2.1.3. Category

Lemma category is indicated by "_:" followed by a letter. Most categories correspond to parts of speech. They are rarely used because the part of speech is encoded in morphological tags as well (see below; note however that some parts of speech are encoded by different characters in the lemma than in the morphological tag). They should be used if the same lemma behaves as two or more parts of speech. No lemma is allowed to appear with morphological tags for two or more different parts of speech. For instance, vedle can be either adverb or preposition.

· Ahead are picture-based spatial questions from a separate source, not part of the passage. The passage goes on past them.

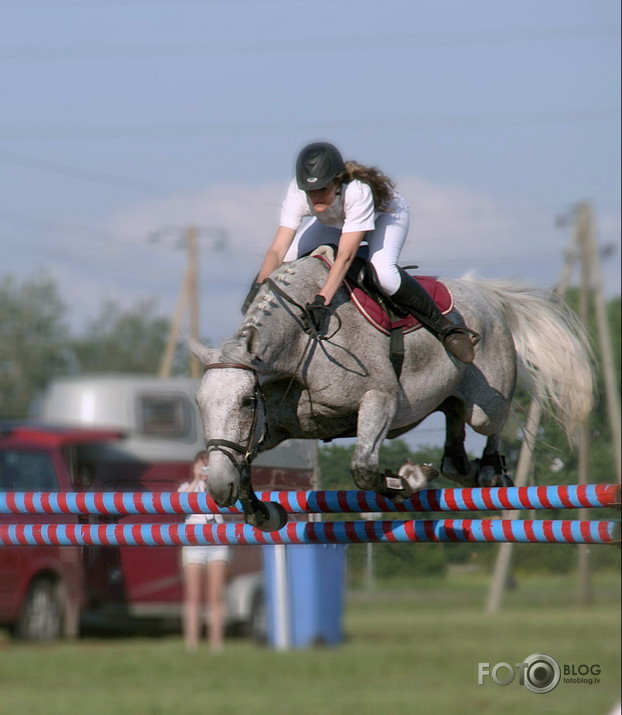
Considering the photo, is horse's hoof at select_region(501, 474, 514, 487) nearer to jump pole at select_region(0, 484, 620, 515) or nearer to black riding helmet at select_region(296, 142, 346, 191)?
jump pole at select_region(0, 484, 620, 515)

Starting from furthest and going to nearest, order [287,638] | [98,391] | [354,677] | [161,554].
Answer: [98,391]
[161,554]
[287,638]
[354,677]

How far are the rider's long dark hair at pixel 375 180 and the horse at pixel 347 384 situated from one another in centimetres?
32

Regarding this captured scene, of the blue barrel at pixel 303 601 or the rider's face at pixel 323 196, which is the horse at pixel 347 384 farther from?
the blue barrel at pixel 303 601

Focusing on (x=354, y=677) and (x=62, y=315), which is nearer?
(x=354, y=677)

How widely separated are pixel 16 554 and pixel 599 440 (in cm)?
582

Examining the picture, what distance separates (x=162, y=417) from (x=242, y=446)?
1345 cm

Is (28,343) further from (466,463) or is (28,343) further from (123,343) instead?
(466,463)

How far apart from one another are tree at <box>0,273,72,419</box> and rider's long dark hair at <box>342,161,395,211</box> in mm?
32782

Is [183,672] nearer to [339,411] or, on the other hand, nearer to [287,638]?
[287,638]

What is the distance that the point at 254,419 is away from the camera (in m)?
4.51

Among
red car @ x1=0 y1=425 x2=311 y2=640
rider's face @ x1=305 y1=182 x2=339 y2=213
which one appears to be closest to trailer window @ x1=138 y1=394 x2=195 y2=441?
red car @ x1=0 y1=425 x2=311 y2=640

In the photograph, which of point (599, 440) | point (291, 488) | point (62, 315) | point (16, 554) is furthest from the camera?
point (62, 315)

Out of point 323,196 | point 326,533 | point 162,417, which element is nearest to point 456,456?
point 326,533

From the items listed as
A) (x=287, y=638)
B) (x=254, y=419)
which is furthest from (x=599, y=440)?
(x=254, y=419)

There should be two lemmas, vedle-1_:D, and vedle-2_:P. Note however that in PDT 2.0 some lemmas, especially foreign words, occasionally appear with tags for different parts of speech, and if there are separate lemmas for each part of speech, it is often described verbally in the Comment part rather than formally using the Category field. In our example it would be vedle-1_^(je_z_toho_vedle), and vedle-2_^(vedle_něčeho). This will be corrected in future versions.

Three categories are used on a more systematical basis: _:T and _:W for verbal aspect, and _:B for abbreviations. Aspect has currently no representation in the morphological tags. It is treated as a lexical property - although there are some morphological implications, lots of irregularities could be expected if it was part of the verbal paradigm. The morphological analyzer covers aspect for some verbs while lacking the information for many others. If available, the aspect is indicated in the lemma. Note that there are biaspectual verbs, so analyzovat_:T_:W would be correct.

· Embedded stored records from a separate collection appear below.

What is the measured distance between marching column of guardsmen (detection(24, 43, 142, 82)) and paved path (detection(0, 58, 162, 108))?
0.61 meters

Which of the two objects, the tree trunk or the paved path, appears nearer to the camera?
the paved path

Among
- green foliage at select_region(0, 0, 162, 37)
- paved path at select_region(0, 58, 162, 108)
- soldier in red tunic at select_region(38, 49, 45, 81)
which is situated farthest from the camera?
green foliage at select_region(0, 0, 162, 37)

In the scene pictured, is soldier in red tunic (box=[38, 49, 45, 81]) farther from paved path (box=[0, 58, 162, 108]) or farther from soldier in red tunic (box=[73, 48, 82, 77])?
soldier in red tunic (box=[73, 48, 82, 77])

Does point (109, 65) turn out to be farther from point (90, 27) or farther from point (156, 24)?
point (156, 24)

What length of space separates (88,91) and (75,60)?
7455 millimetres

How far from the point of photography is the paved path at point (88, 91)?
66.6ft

Abbreviations are exceptions to the Rule 3 (saying that different AddInfo implies different lemma numbers). There can be two lemmas with the same base form and number, if the only difference in their AddInfos is that one contains "_:B" and the other does not. For more information on abbreviations see Chapter 4, Abbreviations.

Table 2.2. Lemma categories

Category Explanation
N noun
A, J adjective
Z pronoun
M numeral
V verb
T imperfect verb
W perfect verb
D adverb
P preposition
C conjunction
I particle
F interjection
B abbreviation
Q ???
X do not use